● **Lesetext**:
========================================================================

Veröffentlicht 10. Dezember 2020 von Neysan Donnelly
Chemienobelpreis 2020: Das Zeitalter von CRISPR
Photo/Credit: vchal/iStock
Die Meldung kam nicht überraschend: Weniger als zehn Jahre nach der Etablierung des revolutionären Werkzeugs zur Editierung von Genen CRISPR/Cas wurden zwei der wichtigsten Köpfe dieser Entwicklung, Jennifer A. Doudna und Emmanuelle Charpentier, mit dem Nobelpreis für Chemie 2020 ausgezeichnet.
Die Auswirkungen eines technologischen oder methodischen Fortschritts kann man bewerten, indem man sich beispielsweise die Geschichte dieser Entwicklung anschaut. Die von Kary Mullis erfundene Polymerase-Kettenreaktion oder die Kryo-Elektronenmikroskopie, die von Jacques Dubochet, Joachim Frank und Richard Henderson entwickelt wurde, sind nur zwei Beispiele für mit dem Nobelpreis ausgezeichnete Erfindungen, die die Art und Weise, wie Wissenschaftlerinnen und Wissenschaftler Forschung betreiben, revolutioniert haben. Vermutlich haben noch nicht einmal die Erfinderinnen und Erfinder selbst an alle Anwendungen gedacht, die möglich sind. Das Geneditierwerkzeug CRISPR/Cas ist wohl das revolutionärste von allen: Obwohl es erst vor weniger als einem Jahrzehnt entdeckt wurde, kann man ohne Übertreibung behaupten, dass mehr oder weniger jedes molekularbiologische Labor auf der ganzen Welt es inzwischen anwendet: Die Suche in PubMed, einer Datenbank für wissenschaftliche Publikationen, liefert mehr als 20.000 Publikationen zum Thema.

========================================================================

● **Ziel der Übung**:
Entscheide, ob die Aussagen 1., 2. und 3. zum Lesetext passen, und belege jedes Ja oder Nein mit den ausschlaggebenden Worten des Textes im genauen Wortlaut.
1. Jennifer A. Doudna und Emmanuelle Charpentier erhielten den Nobelpreis für Chemie 2020.
2. Kary Mullis entwickelte die Kryo-Elektronenmikroskopie.
3. Eine Suche in PubMed ergibt weniger als 10.000 Publikationen zu CRISPR/Cas.
Die Zeilen stehen in keinem Zusammenhang mit dem Lesetext.

========================================================================

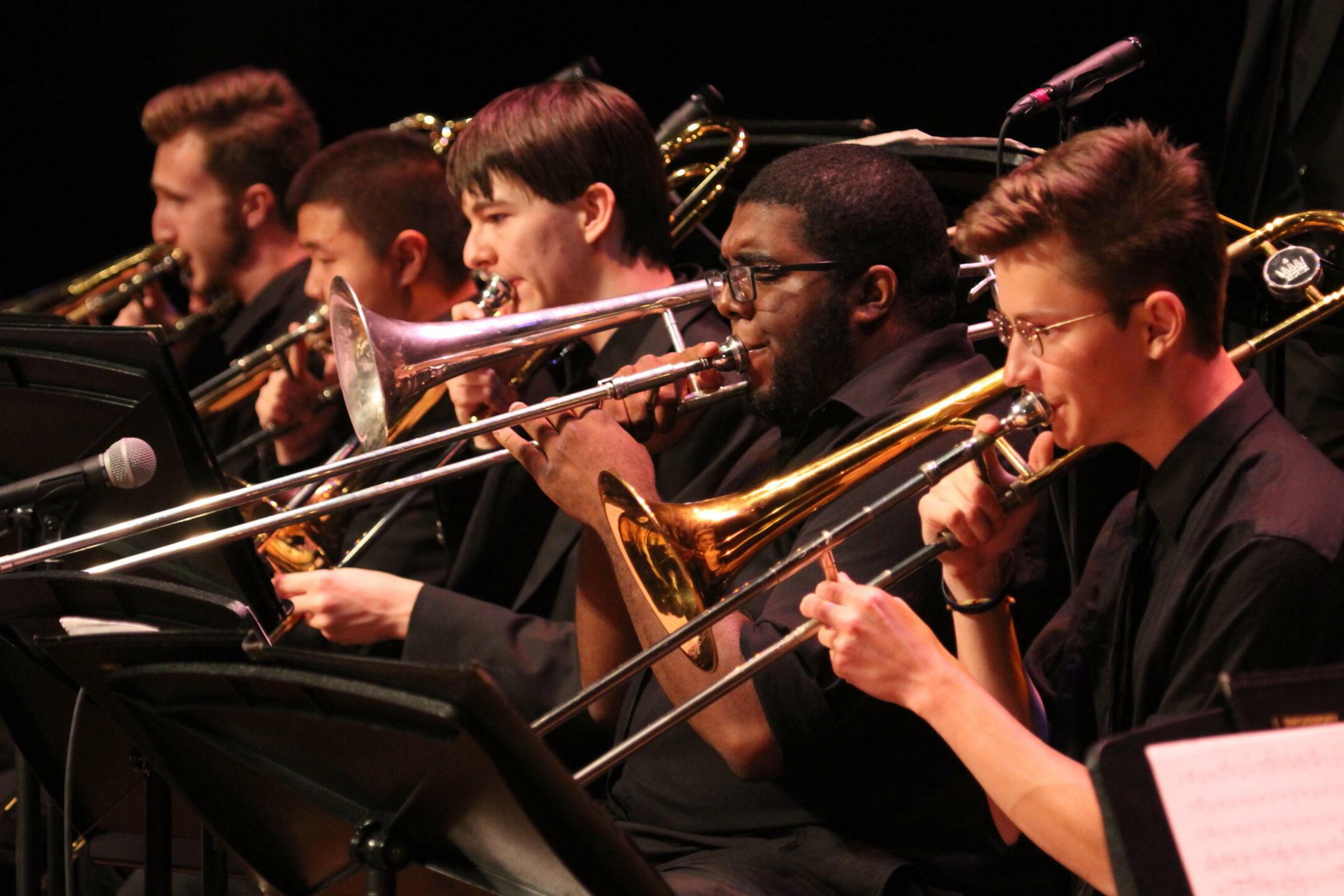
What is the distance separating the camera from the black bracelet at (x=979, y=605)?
2.11 m

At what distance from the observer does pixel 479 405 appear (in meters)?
3.10

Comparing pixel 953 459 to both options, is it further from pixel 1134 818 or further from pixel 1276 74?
pixel 1276 74

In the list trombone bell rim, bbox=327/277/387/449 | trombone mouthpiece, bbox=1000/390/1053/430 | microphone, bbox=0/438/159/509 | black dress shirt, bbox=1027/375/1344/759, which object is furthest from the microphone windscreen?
black dress shirt, bbox=1027/375/1344/759

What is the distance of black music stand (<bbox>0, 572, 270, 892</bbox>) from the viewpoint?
1987mm

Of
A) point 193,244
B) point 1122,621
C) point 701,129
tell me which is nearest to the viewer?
point 1122,621

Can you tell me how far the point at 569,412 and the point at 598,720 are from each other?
67 centimetres

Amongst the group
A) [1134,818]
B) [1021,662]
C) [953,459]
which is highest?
[953,459]

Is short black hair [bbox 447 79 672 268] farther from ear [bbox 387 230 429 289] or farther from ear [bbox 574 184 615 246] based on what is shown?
ear [bbox 387 230 429 289]

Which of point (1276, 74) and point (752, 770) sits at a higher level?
point (1276, 74)

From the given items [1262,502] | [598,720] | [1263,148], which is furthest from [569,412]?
[1263,148]

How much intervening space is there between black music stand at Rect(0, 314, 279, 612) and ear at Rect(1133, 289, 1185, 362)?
1.51 m

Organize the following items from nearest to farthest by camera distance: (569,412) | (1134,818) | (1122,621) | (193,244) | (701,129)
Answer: (1134,818) < (1122,621) < (569,412) < (701,129) < (193,244)

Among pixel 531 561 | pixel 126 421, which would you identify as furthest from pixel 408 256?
→ pixel 126 421

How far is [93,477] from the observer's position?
2.27 metres
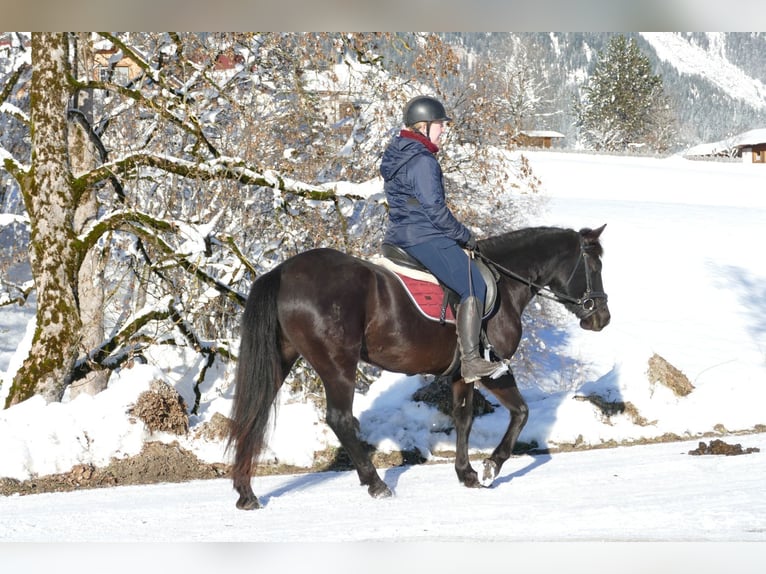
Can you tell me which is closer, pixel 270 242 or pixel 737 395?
pixel 737 395

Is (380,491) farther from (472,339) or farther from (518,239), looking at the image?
(518,239)

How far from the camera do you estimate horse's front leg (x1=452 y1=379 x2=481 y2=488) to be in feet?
24.5

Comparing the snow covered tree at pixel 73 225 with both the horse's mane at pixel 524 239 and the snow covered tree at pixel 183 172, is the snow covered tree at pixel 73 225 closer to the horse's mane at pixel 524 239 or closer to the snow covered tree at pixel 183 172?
the snow covered tree at pixel 183 172

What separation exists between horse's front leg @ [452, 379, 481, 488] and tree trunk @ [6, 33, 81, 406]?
14.6 feet

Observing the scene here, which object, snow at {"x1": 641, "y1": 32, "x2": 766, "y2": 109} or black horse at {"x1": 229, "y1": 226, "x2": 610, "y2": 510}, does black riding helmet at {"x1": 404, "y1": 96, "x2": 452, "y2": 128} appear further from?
snow at {"x1": 641, "y1": 32, "x2": 766, "y2": 109}

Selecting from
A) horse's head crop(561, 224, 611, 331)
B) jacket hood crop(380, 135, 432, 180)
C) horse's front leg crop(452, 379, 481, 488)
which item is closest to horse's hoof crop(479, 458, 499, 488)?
horse's front leg crop(452, 379, 481, 488)

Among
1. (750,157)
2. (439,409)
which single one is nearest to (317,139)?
(439,409)

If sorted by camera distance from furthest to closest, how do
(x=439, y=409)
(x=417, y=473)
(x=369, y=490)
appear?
(x=439, y=409) → (x=417, y=473) → (x=369, y=490)

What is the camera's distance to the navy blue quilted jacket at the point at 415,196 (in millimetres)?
6887

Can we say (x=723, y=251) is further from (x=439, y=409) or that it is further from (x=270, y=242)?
(x=439, y=409)

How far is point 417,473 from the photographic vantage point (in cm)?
812

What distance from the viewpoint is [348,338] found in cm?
684

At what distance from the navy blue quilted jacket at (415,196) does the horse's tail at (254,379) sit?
1135 mm

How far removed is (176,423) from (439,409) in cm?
270
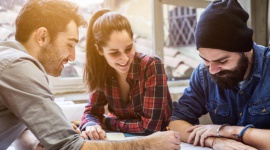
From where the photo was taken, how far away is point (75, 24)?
147cm

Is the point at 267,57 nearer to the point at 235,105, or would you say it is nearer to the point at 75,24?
the point at 235,105

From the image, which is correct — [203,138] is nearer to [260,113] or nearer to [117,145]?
[260,113]

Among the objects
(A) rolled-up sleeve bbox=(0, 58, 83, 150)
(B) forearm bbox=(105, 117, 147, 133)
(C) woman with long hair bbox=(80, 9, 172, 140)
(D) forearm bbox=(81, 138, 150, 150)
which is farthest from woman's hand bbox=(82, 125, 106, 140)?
(A) rolled-up sleeve bbox=(0, 58, 83, 150)

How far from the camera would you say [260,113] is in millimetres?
1415

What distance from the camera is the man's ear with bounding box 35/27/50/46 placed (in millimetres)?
1325

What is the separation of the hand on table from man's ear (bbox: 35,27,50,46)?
1.98ft

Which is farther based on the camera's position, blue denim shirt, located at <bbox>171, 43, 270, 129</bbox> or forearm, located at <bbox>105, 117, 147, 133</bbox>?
forearm, located at <bbox>105, 117, 147, 133</bbox>

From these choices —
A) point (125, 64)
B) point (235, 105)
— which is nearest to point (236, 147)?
point (235, 105)

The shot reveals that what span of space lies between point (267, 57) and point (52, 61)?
3.26 ft

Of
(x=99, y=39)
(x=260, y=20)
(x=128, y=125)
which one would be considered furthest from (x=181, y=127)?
(x=260, y=20)

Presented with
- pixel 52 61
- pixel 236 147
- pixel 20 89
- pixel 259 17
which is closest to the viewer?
pixel 20 89

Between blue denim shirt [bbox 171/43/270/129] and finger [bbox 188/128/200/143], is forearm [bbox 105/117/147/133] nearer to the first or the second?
blue denim shirt [bbox 171/43/270/129]

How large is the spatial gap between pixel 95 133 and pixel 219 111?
2.11 feet

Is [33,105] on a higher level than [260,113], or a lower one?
higher
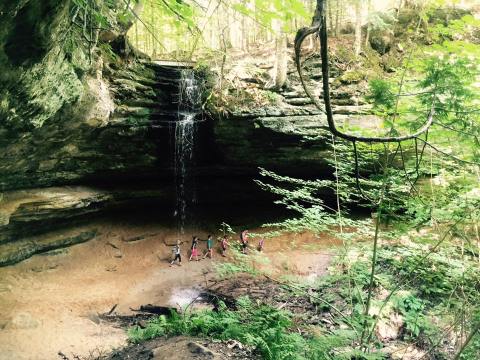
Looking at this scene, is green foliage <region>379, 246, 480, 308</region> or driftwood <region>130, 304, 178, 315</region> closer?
green foliage <region>379, 246, 480, 308</region>

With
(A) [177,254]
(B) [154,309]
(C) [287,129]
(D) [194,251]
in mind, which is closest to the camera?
(B) [154,309]

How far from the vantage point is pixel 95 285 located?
398 inches

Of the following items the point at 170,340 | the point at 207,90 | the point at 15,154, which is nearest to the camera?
the point at 170,340

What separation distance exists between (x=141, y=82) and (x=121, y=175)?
3.24 m

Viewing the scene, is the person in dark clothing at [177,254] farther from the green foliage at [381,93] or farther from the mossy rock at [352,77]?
the green foliage at [381,93]

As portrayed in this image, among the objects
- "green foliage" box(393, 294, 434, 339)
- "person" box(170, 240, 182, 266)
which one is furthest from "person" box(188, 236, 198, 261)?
"green foliage" box(393, 294, 434, 339)

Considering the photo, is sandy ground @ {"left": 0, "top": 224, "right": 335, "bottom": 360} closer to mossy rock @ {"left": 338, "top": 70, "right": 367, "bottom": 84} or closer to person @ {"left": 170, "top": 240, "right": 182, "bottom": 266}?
person @ {"left": 170, "top": 240, "right": 182, "bottom": 266}

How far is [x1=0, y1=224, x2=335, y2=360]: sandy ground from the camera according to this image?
22.8ft

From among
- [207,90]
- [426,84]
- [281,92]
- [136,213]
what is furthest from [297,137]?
[426,84]

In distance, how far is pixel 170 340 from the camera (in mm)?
5203

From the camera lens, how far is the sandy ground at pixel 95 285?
6.96 meters

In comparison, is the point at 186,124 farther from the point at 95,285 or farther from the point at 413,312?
the point at 413,312

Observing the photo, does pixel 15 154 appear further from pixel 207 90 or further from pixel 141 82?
pixel 207 90

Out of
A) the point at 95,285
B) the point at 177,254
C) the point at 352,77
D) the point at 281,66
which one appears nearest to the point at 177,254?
the point at 177,254
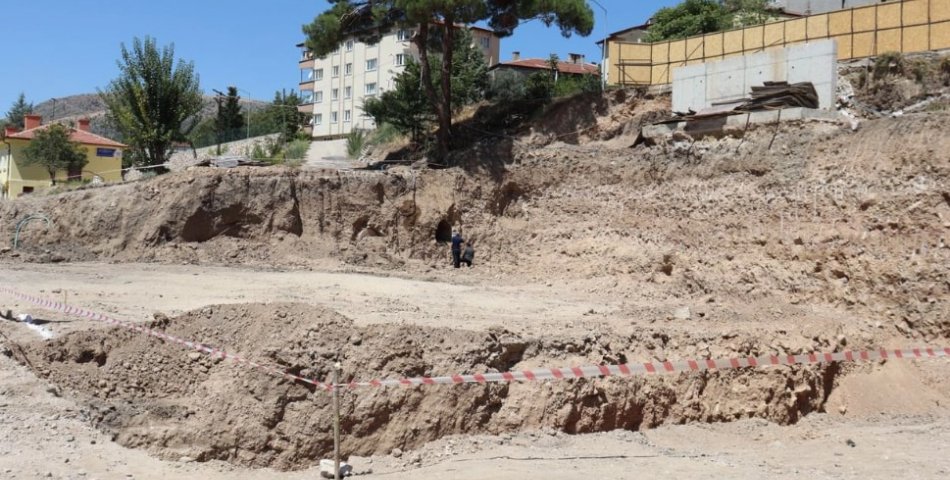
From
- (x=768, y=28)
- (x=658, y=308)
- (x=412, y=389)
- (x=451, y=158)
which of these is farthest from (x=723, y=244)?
(x=412, y=389)

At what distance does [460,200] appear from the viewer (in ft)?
74.1

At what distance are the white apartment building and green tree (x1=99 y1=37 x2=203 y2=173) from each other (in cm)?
2489

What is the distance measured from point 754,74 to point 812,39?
229cm

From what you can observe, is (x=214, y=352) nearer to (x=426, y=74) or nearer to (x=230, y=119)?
(x=426, y=74)

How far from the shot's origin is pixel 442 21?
24.7m

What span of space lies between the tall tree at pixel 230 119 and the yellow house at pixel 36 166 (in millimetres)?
11052

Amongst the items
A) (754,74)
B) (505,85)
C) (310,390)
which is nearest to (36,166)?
(505,85)

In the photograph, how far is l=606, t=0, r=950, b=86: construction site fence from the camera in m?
19.6

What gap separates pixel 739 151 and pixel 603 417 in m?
11.0

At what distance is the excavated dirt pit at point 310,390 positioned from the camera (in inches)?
338

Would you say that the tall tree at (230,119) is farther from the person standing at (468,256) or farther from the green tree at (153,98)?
the person standing at (468,256)

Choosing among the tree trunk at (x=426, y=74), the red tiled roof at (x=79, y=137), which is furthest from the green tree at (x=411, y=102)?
the red tiled roof at (x=79, y=137)

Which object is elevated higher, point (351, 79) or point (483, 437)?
point (351, 79)

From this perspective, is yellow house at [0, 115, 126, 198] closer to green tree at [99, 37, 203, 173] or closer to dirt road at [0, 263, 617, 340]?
green tree at [99, 37, 203, 173]
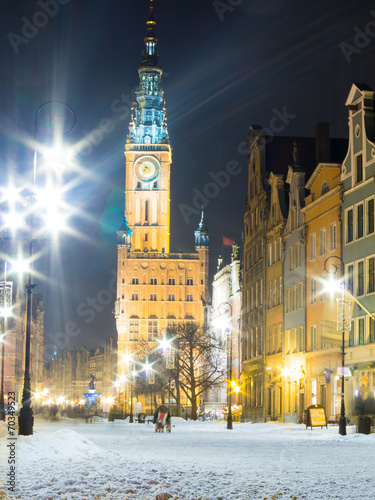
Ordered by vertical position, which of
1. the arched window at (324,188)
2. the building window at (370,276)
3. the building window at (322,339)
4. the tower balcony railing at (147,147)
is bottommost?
the building window at (322,339)

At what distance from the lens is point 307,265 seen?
60719 mm

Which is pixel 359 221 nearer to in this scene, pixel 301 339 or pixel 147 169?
pixel 301 339

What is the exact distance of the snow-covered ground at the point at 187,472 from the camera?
50.7 ft

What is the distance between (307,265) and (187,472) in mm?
42436

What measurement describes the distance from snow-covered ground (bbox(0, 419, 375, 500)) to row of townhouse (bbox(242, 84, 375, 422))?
1914 centimetres

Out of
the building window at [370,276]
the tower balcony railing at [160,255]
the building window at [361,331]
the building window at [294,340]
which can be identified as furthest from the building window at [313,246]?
the tower balcony railing at [160,255]

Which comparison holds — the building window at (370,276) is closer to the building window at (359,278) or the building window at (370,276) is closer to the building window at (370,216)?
the building window at (359,278)

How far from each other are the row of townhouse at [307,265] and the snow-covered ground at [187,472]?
19139 mm

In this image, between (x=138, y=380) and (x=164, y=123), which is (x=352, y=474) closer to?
(x=138, y=380)

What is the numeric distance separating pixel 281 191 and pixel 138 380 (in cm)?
7655

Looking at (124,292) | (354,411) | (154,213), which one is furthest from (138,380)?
(354,411)

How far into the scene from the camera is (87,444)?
2739 cm

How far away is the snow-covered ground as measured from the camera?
1545 centimetres

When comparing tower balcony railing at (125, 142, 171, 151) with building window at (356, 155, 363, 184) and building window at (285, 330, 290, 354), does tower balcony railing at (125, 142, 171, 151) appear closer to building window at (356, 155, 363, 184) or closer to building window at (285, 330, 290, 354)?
building window at (285, 330, 290, 354)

========================================================================

● **Bearbeitete Aufgabe**:
1. Ja: „Jennifer A. Doudna und Emmanuelle Charpentier, mit dem Nobelpreis für Chemie 2020 ausgezeichnet“
2. Nein: „die Kryo-Elektronenmikroskopie, die von Jacques Dubochet, Joachim Frank und Richard Henderson entwickelt wurde“
3. Nein: „liefert mehr als 20.000 Publikationen zum Thema“